**Given problem 1**
Could you condense the paragraph of the Desktop vs. SSAS passage that begins "Big also means you have lots of systems" into a short bulleted list of its main points?
**Given problem 2**
Would you retype the Desktop vs. SSAS passage, starting at "DAX Studio is" and ending at "ton of time."?

**Passage provided**
════════

Desktop vs. SSAS – the answer is, of course, it depends. There are millions of use cases for Desktop, and only a few, really for SSAS. But those few are important, and that’s what I’d like to convey in this blog.

You need to keep data on premise

Cloud is scary to lots of organizations, even today. Build a tabular model in SSAS, created Desktop tools that are “live connect” to the SSAS model, set up an Enterprise Gateway and you’ve got this covered.

You’re big

Big means (a) you’ll have lots of users (b) those users may need to be protected from themselves (i.e., from making up their own definitions of revenues (c) you’ll want to integrate data from lots of sources.

This all translates into the need for curated models. And not too many of them. The less models you maintain the better. If you can spin multiple Desktop tools off one model, do that. Reconciliation, consistency, minimizing DAX – all of that works in your favor. If, instead, you create Desktop models with imported data, then have to duplicate to make variations. I have a single SSAS model with one client that has three separate Desktop tools connected to it. (One trick for that, by the way, is to create dummy tables that just exist to hold the metrics that will go into one Desktop tool. Under Import, you simple write a SQL string that looks something like this: Select ‘ ‘ as dummy, ‘ ‘ as dummy1, ‘ ‘ as dummy2. then hide the dummy columns and just make the metrics topical to the tool you’ll build visible.)

Big also means you have lots of systems. Lots of systems, lots of users and high risk of error means you’ll want the classic design, which includes the all-important (and terribly named) “semantic layer.” Desktop crunches all levels of Data Warehousing into one tool – great for simple situations – but a separate semantic layer makes rigor much easier.

Source Data -> Dimensionally optimized database -> Semantic Layer -> User tools

This also means you’ll need depth of expertise in data warehousing. There is no getting around that if you’re a large enterprise. But the controls of having SSAS as a separate tool are worth it.

You need to manage your source code robustly

If you’re SQL Server is 2016, Git can handle source code updates well on the tabular models, giving you all the advantages of merging, branching and source code tracking. A Desktop file on the other hand, doesn’t play as well with Git – you simply overwrite what you had before with the new version.

DAX Studio is nice to use with SSAS

Having said that, I’ll add that DAX Studio works just fine with Desktop models. I haven’t tested the limits of that, but DAX Studio has an SSAS add-in called DAX Editor that is great. It lets you pull the measures out into a file that is easy to edit, then plug those measures back into the .bim file. This saves a ton of time.

════════

**Data extract**
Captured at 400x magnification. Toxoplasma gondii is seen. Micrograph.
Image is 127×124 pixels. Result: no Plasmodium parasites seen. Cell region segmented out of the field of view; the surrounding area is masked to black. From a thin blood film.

════════

**Result 1**
- Large organizations have many systems, many users, and a high risk of error.
- These conditions call for the classic design, which includes the "semantic layer."
- Desktop compresses every level of data warehousing into one tool, which suits simple situations.
- A separate semantic layer makes rigor much easier.

**Result 2**
DAX Studio is nice to use with SSAS

Having said that, I’ll add that DAX Studio works just fine with Desktop models. I haven’t tested the limits of that, but DAX Studio has an SSAS add-in called DAX Editor that is great. It lets you pull the measures out into a file that is easy to edit, then plug those measures back into the .bim file. This saves a ton of time.